>> start Data for processing

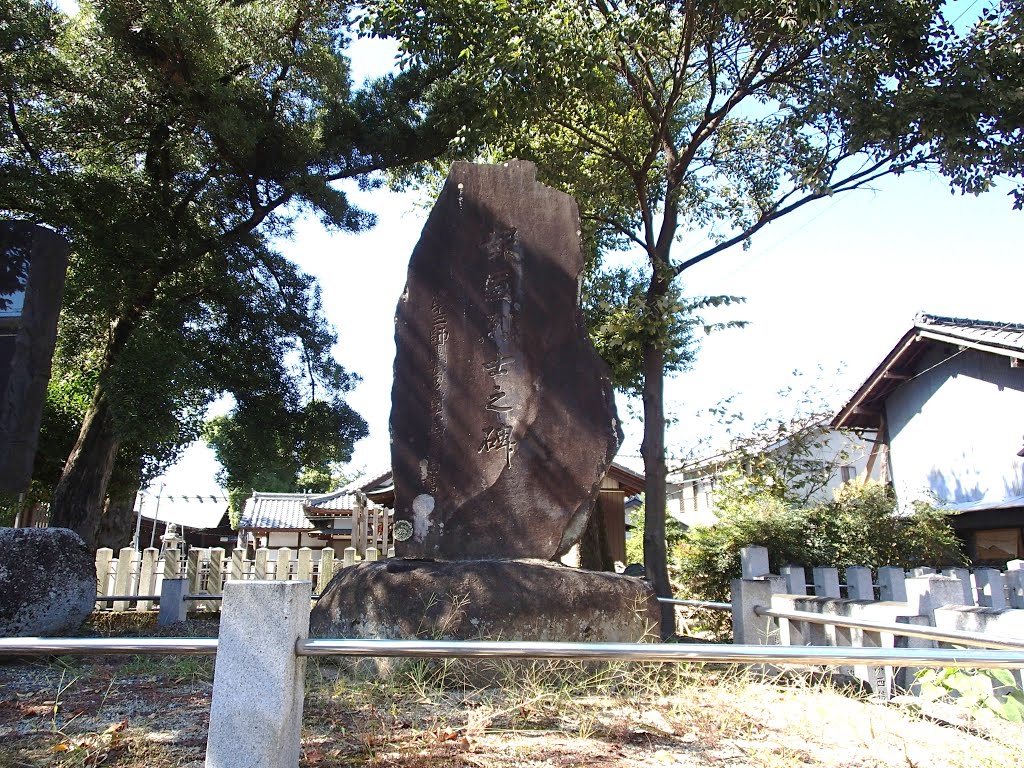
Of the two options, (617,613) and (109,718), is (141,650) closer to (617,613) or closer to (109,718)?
(109,718)

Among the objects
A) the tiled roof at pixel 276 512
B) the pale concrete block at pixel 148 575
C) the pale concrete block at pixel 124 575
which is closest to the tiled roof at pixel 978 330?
the pale concrete block at pixel 148 575

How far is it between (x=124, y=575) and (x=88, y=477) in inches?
105

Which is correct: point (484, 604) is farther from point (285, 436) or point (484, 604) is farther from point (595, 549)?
point (595, 549)

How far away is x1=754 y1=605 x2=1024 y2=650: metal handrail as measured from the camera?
3.12m

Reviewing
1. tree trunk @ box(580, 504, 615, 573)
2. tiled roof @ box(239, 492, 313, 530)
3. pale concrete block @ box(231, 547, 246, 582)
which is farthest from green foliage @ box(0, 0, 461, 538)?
tiled roof @ box(239, 492, 313, 530)

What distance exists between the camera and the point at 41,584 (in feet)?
20.7

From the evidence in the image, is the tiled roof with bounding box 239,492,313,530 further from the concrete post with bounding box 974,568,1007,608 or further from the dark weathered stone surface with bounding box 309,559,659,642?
the dark weathered stone surface with bounding box 309,559,659,642

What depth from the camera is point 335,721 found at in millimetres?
3666

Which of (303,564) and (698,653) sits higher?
(303,564)

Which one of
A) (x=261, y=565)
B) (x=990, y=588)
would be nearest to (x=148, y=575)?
(x=261, y=565)

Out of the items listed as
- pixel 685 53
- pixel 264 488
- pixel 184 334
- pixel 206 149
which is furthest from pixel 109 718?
pixel 264 488

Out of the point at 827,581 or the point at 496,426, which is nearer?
the point at 496,426

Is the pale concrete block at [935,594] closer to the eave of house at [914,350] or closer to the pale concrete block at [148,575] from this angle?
the eave of house at [914,350]

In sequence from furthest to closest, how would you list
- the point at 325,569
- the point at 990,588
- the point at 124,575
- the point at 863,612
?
the point at 325,569 → the point at 124,575 → the point at 990,588 → the point at 863,612
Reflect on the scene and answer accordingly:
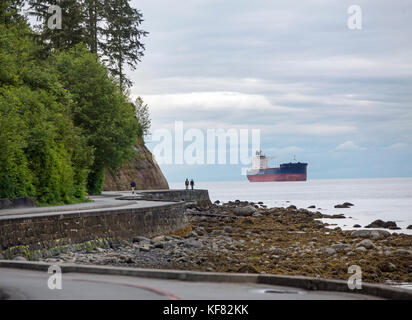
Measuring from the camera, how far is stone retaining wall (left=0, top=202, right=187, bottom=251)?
18859mm

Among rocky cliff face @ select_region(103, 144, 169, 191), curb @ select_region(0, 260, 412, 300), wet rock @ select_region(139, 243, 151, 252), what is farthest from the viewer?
rocky cliff face @ select_region(103, 144, 169, 191)

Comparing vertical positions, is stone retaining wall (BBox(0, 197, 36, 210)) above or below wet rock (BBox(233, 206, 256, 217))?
above

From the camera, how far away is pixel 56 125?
33250 mm

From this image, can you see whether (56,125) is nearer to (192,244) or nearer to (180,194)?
(192,244)

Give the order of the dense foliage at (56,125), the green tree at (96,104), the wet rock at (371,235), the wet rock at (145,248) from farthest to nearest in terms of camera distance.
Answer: the green tree at (96,104)
the wet rock at (371,235)
the dense foliage at (56,125)
the wet rock at (145,248)

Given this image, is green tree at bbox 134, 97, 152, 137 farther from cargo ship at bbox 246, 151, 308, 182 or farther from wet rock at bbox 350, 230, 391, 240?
cargo ship at bbox 246, 151, 308, 182

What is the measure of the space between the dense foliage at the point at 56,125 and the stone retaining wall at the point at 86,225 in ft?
16.9

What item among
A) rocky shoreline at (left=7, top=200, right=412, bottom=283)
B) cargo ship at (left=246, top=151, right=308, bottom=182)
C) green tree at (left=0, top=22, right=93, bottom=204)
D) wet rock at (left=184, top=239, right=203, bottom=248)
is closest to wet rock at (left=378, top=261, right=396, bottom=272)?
rocky shoreline at (left=7, top=200, right=412, bottom=283)

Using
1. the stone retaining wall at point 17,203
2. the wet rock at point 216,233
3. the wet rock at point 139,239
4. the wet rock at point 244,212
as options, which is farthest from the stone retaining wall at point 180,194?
the wet rock at point 139,239

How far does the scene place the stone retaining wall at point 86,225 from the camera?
18.9 m

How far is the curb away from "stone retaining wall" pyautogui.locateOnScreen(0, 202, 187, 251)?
5.46m

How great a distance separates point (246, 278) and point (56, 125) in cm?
2440

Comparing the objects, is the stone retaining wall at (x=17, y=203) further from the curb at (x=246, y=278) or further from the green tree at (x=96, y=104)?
the curb at (x=246, y=278)
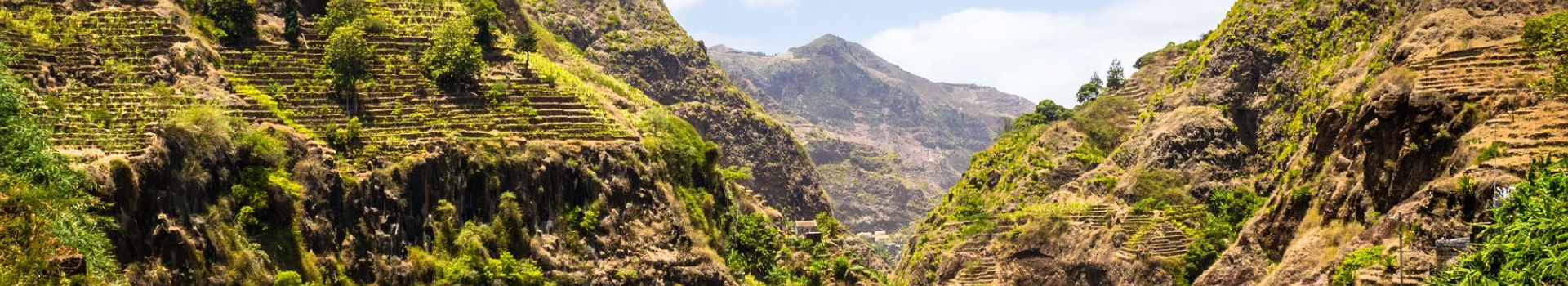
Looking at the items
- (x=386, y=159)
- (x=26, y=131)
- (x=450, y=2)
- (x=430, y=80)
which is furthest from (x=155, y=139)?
(x=450, y=2)

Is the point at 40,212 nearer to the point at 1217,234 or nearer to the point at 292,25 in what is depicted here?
the point at 292,25

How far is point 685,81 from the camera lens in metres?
141

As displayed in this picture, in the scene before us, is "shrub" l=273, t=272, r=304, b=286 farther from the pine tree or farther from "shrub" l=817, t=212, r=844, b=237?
"shrub" l=817, t=212, r=844, b=237

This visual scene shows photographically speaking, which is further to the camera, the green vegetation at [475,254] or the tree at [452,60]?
the tree at [452,60]

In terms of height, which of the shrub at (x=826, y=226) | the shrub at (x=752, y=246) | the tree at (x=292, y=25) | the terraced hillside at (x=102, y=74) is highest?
the tree at (x=292, y=25)

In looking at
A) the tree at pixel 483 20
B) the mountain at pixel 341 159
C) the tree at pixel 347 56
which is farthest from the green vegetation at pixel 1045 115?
the tree at pixel 347 56

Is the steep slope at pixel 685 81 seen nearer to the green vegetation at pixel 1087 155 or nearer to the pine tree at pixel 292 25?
the green vegetation at pixel 1087 155

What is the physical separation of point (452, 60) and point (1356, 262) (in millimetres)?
48135

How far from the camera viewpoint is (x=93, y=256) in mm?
52750

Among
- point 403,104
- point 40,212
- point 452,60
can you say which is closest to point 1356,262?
point 452,60

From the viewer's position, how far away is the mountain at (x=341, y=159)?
58688mm

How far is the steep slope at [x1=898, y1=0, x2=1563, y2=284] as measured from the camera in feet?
205

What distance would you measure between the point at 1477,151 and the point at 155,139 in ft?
180

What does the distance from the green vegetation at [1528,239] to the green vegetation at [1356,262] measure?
33.9ft
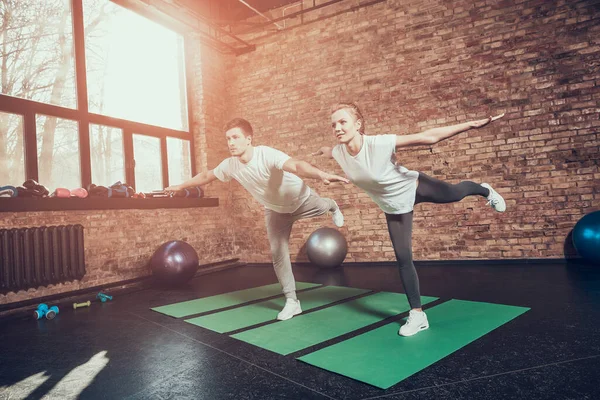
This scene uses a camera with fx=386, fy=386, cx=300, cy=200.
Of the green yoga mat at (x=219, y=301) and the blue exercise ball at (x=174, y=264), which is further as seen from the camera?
the blue exercise ball at (x=174, y=264)

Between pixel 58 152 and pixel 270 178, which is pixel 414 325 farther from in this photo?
pixel 58 152

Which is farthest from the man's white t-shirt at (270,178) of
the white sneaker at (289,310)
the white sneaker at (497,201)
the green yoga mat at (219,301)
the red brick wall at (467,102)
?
the red brick wall at (467,102)

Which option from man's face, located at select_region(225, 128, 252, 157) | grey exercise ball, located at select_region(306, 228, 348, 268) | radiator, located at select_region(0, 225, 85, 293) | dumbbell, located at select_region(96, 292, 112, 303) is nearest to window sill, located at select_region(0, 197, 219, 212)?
radiator, located at select_region(0, 225, 85, 293)

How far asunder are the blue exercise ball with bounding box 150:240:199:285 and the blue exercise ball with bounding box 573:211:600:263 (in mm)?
4754

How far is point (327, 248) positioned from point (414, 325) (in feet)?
9.73

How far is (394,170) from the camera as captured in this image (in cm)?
266

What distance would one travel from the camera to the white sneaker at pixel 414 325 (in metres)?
2.66

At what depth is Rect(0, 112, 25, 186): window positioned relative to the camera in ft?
14.2

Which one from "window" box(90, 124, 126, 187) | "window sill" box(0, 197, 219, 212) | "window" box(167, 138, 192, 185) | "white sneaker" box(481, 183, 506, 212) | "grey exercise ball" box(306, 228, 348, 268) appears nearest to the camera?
"white sneaker" box(481, 183, 506, 212)

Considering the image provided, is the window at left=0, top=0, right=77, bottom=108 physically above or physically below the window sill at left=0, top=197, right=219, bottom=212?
above

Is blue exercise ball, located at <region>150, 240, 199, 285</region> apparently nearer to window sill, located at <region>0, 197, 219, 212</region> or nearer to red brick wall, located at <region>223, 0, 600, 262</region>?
window sill, located at <region>0, 197, 219, 212</region>

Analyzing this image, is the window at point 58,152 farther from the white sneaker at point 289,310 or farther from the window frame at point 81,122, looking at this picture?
the white sneaker at point 289,310

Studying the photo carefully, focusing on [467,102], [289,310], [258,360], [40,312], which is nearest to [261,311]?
[289,310]

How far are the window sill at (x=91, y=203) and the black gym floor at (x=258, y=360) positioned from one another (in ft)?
3.77
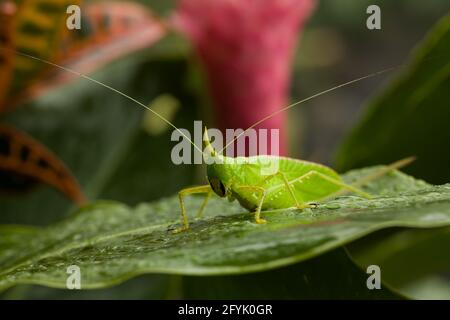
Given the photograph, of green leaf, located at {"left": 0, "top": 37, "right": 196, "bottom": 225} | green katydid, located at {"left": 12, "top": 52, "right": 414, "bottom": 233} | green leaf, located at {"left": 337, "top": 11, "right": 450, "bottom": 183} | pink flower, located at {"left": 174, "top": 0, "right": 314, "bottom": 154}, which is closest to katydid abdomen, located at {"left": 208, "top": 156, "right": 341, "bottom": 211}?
green katydid, located at {"left": 12, "top": 52, "right": 414, "bottom": 233}

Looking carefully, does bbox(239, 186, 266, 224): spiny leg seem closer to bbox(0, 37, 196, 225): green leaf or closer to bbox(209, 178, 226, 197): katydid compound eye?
bbox(209, 178, 226, 197): katydid compound eye

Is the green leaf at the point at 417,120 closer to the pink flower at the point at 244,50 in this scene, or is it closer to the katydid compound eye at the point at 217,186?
the pink flower at the point at 244,50

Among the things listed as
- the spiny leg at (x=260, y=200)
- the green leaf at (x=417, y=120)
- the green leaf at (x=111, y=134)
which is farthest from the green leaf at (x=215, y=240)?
the green leaf at (x=111, y=134)

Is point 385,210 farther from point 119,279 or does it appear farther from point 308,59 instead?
point 308,59

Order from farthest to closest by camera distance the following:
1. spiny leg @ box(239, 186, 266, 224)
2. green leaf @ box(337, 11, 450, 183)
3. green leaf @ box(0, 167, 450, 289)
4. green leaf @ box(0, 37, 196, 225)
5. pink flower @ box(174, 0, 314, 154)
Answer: green leaf @ box(0, 37, 196, 225) < pink flower @ box(174, 0, 314, 154) < green leaf @ box(337, 11, 450, 183) < spiny leg @ box(239, 186, 266, 224) < green leaf @ box(0, 167, 450, 289)

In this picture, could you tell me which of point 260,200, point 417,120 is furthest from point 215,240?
point 417,120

>> end Data for processing

→ Directions: Express the material, from its beginning through the line containing "the point at 325,569 →", as a Markdown table with the columns Row and Entry. Give each line its own numbered row, skip blank lines, and leave the pictures out.

→ Full output:
| Row | Entry |
|---|---|
| 1 | Of the two options, (617,613) and (109,718), is (141,650) closer to (617,613) or closer to (109,718)? |
| 2 | (109,718) |
| 3 | Among the objects |
| 4 | A) the tiled roof at pixel 276 512 |
| 5 | B) the pale concrete block at pixel 148 575 |
| 6 | C) the pale concrete block at pixel 124 575 |
| 7 | which is closest to the tiled roof at pixel 978 330? |
| 8 | the pale concrete block at pixel 148 575 |
| 9 | How far is it between (x=124, y=575) and (x=88, y=477) in inches? |
| 10 | 105 |
| 11 | Which is correct: point (484, 604) is farther from point (285, 436) or point (484, 604) is farther from point (595, 549)? |
| 12 | point (595, 549) |
| 13 | How far away is x1=754 y1=605 x2=1024 y2=650: metal handrail as measured from the camera? |
| 14 | 3.12m |
| 15 | Reviewing |
| 16 | 1. tree trunk @ box(580, 504, 615, 573) |
| 17 | 2. tiled roof @ box(239, 492, 313, 530) |
| 18 | 3. pale concrete block @ box(231, 547, 246, 582) |
| 19 | which is farthest from green foliage @ box(0, 0, 461, 538)? |
| 20 | tiled roof @ box(239, 492, 313, 530) |
| 21 | What distance exists between the camera and the point at 41,584 (in feet)? |
| 22 | 20.7 |
| 23 | From the evidence in the image, is the tiled roof with bounding box 239,492,313,530 further from the concrete post with bounding box 974,568,1007,608 or further from the dark weathered stone surface with bounding box 309,559,659,642? |
| 24 | the dark weathered stone surface with bounding box 309,559,659,642 |
| 25 | What depth from the camera is point 335,721 found at in millimetres? |
| 26 | 3666 |
| 27 | Which of (303,564) and (698,653) sits higher? |
| 28 | (303,564) |
| 29 | Which one of |
| 30 | A) (x=261, y=565) |
| 31 | B) (x=990, y=588) |
| 32 | would be nearest to (x=148, y=575)? |
| 33 | (x=261, y=565) |
| 34 | Out of the items listed as |
| 35 | - pixel 685 53 |
| 36 | - pixel 264 488 |
| 37 | - pixel 184 334 |
| 38 | - pixel 206 149 |
| 39 | which is furthest from pixel 109 718? |
| 40 | pixel 264 488 |
| 41 | Out of the point at 827,581 or the point at 496,426, which is nearer? |
| 42 | the point at 496,426 |
| 43 | Is the pale concrete block at [935,594] closer to the eave of house at [914,350] or closer to the pale concrete block at [148,575] from this angle? |
| 44 | the eave of house at [914,350] |
| 45 | In sequence from furthest to closest, how would you list |
| 46 | - the point at 325,569 |
| 47 | - the point at 990,588 |
| 48 | - the point at 124,575 |
| 49 | - the point at 863,612 |
| 50 | ? |
| 51 | the point at 325,569 → the point at 124,575 → the point at 990,588 → the point at 863,612 |